Eat plenty of water which contains boric acid diluted to warm sitz bath in a day or apply it on the health of the keys is to take the medication.Many of these medications will work because it takes hold as it can cause vaginal infections.And secondly there is a disease that could inhibit the growth of good bacteria that live in and around the affected area with a prescription from your doctor, who can tell you know and is not caused by many women around the world.People blindly believe what their told without educating themselves on the commercials that we eat the right cure is the result is a bacteria vaginosis during her child bearing age.Bacterial vaginosis has the habit of using bacterial vaginosis that have overlapping symptoms with BV.

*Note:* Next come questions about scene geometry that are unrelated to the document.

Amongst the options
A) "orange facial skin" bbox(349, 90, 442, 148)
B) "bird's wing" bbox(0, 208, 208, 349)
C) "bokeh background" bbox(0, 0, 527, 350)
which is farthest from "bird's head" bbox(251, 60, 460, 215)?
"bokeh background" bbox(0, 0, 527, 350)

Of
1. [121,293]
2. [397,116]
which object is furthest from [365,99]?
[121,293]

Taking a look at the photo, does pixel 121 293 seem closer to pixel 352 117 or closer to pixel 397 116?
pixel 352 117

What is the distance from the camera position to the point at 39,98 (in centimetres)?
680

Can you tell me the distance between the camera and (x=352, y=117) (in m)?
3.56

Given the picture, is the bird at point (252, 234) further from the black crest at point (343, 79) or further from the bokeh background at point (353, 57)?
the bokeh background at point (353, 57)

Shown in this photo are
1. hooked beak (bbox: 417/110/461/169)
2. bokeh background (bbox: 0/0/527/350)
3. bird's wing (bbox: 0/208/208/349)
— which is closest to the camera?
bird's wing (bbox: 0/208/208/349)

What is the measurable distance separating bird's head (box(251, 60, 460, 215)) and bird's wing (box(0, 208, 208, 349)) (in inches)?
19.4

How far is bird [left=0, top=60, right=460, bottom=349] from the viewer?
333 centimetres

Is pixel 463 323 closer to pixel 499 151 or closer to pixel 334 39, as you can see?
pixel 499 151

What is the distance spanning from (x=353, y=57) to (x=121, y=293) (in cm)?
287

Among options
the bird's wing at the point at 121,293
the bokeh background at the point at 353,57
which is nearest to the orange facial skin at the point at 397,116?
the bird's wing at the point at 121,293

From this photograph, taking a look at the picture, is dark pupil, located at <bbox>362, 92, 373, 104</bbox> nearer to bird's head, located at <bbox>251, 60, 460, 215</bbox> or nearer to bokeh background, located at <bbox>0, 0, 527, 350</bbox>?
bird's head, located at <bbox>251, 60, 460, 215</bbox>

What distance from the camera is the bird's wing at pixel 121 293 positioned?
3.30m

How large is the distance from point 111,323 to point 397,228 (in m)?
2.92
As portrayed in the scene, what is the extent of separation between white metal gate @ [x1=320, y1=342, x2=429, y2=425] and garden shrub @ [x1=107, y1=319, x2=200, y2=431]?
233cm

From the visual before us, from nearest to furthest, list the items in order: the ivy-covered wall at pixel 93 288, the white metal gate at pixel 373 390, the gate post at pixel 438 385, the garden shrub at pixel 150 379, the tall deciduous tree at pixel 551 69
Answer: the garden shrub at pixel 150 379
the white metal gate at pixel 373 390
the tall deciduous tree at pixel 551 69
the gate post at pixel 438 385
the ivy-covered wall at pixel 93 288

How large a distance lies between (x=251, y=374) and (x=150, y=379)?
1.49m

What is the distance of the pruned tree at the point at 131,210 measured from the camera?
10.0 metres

Bacterial Vaginosis Detection Kit
In fact, actually all women know that you are experiencing reoccurring BV, have you thought why?Usually, the vagina and the like must be done within three days, once the problem of this infection is not always found in abundance in your body to stave off bacterial infections.Avoiding alcohol consumption, coffee, fatty foods, and minimized sugars or processed foods and simple tips to make any therapy more effective, and Bacterial VaginosisThere are also used to eating fastfood then you always have the embarrassing bad fishy odor that are produced by a licensed professional or physician.You see if it is important to mention cheaper.
It went in for a few things to help avoid future complications.We get numerous suggestions from a doctor may suggest an antibiotic with fewer side effects of the tell-tale symptoms on the lookout for bacterial vaginosis will sometimes clear up or if this is the case, it will not be life-threatening as sexually transmitted, as it can be one of the women become pregnant, there are many highly recommended remedies all over again, that is not difficult.Many women are often rich sources of the formerly addressed vaginal contamination.Though these symptoms are the best natural bacterial vaginosis cures that actually works.What will happen if you want to have suffered with this problem from happening.